This is the Borg. Resistance is futile.
A median Borg cell is 10K machines. And all those machines in a cell are served by a logically centralized control: the Borgmaster.
Where is the bottleneck in the centralized Borg architecture? The paper says it is still unclear whether this architecture would hit a practical scalability limit. Anytime Borg was given a scalability target, they managed to achieve it by applying basic techniques: caching, loose-synchronization, and aggregation.
What helped the most for achieving scalability was decoupling the scheduler component from the Borgmaster. The scheduler is loosely-synchronized with the Borgmaster: it operates on a cached cached copy of the cell state and acts as a counsel/advisor to the Borgmaster. If the scheduler makes a decision that is not feasible (because it is based of an outdated state: machine failed, resource gone, etc.), the Borgmaster will not take that advice and ask the scheduler to reschedule the job this time hopefully with better up-to-date state.
To provide high-availability, the Borgmaster is Paxos-replicated over 5 machines. Replicas serve read-only RPC calls to reduce the workload on the Borgmaster leader. In addition to the Paxos log, there is also periodic checkpoints/snapshots to restore the Borgmaster's state to an arbitrary point in the past. A fauxmaster can also use this functionality in debugging of the Borgmaster and scheduling performance.
A Borglet is the local Borg agent on every machine in a cell. (In Mesos this corresponds to the Mesos slave, or in the new terminology the Mesos agent.) Borgmaster replica runs a stateless link shard to handle the communication with some subset of borglets. The link shard aggregates and compresses and reports only diffs to the state machines to reduce update load at the elected master.
Jobs and tasks
A job consists of many tasks (which are same binary programs). 50% of machines run 9+ tasks, and 90%ile machine has ~25 tasks and run ~4500 threads.
Google's Borg workload consists of 2 main categories. Production jobs are long running services serving short user requests and they require low-latency. Batch jobs on the other hand are less-sensitive to performance fluctuations. The workload has dynamic surges: batch jobs come and go, and productions jobs have a diurnal pattern. (A representative Borg workload trace is publicly available.) Borg needs to handle this dynamic demand while providing as high utilization of the cluster machines as possible.
It turns out tight-packing scheduling is not optimal for high-utilization, because it is too strict and fails to accommodate for bursty loads and misestimations from Borg clients. Instead a hybrid packing is used, which provides 5% better packing efficiency than the tight-packing/best-fit policy. Borg uses priorities for tasks. If a machine runs out of resources to accommodate its assigned tasks (e.g., due to burst in demands), lower priority tasks on that machine are killed and added to the scheduler's pending queue for re-placement.
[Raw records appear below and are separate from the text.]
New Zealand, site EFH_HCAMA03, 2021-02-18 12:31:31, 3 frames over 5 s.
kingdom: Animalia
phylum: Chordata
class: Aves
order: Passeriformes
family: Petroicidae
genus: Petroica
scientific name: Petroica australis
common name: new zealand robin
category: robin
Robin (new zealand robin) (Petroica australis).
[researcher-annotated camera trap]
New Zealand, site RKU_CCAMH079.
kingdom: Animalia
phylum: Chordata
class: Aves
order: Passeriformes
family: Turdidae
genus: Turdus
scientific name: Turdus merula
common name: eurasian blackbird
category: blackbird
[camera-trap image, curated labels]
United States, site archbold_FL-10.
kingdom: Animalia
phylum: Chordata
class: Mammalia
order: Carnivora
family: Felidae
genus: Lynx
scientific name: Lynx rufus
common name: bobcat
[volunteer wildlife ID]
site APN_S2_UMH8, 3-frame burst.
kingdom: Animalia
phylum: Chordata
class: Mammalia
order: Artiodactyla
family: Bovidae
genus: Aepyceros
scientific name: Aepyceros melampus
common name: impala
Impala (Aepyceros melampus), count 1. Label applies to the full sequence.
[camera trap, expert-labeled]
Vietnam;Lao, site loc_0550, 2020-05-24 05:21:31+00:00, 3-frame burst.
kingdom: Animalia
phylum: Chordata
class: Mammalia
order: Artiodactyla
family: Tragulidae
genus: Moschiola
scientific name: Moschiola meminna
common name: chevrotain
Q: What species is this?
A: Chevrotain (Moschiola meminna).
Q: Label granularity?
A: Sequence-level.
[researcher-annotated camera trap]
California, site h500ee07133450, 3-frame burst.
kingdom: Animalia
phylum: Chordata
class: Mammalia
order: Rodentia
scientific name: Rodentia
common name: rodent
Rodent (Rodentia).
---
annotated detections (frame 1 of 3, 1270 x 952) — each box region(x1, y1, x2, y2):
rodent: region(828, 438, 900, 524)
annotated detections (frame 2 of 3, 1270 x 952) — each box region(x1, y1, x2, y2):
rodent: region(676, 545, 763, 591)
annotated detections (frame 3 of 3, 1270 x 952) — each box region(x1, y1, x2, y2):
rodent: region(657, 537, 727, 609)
Users operate on jobs by issuing remote procedure calls (RPCs) to Borg, most commonly from a command-line tool or from other Borg jobs. To help users manage their jobs, Borg provides declarative job specification language, and job monitoring/management tools. Borg uses the concept of allocation set for a job, which corresponds to the concept of pod in Kubernetes.
Task startup latency at a machine is about 25seconds, 20 sec of which is package installation time. To reduce the latency from package installation, Borg tries to schedule tasks where the packages are already available. In addition, Borg employs tree and torrent-like protocols to distributes packages to machines in parallel. Finally, Borg also tries to schedule tasks to reduce correlation of failures for a given job.
Almost every task contains a builtin HTTP server that publishes health and performance info. Borg monitors the health-check URL and restarts tasks that fail to respond.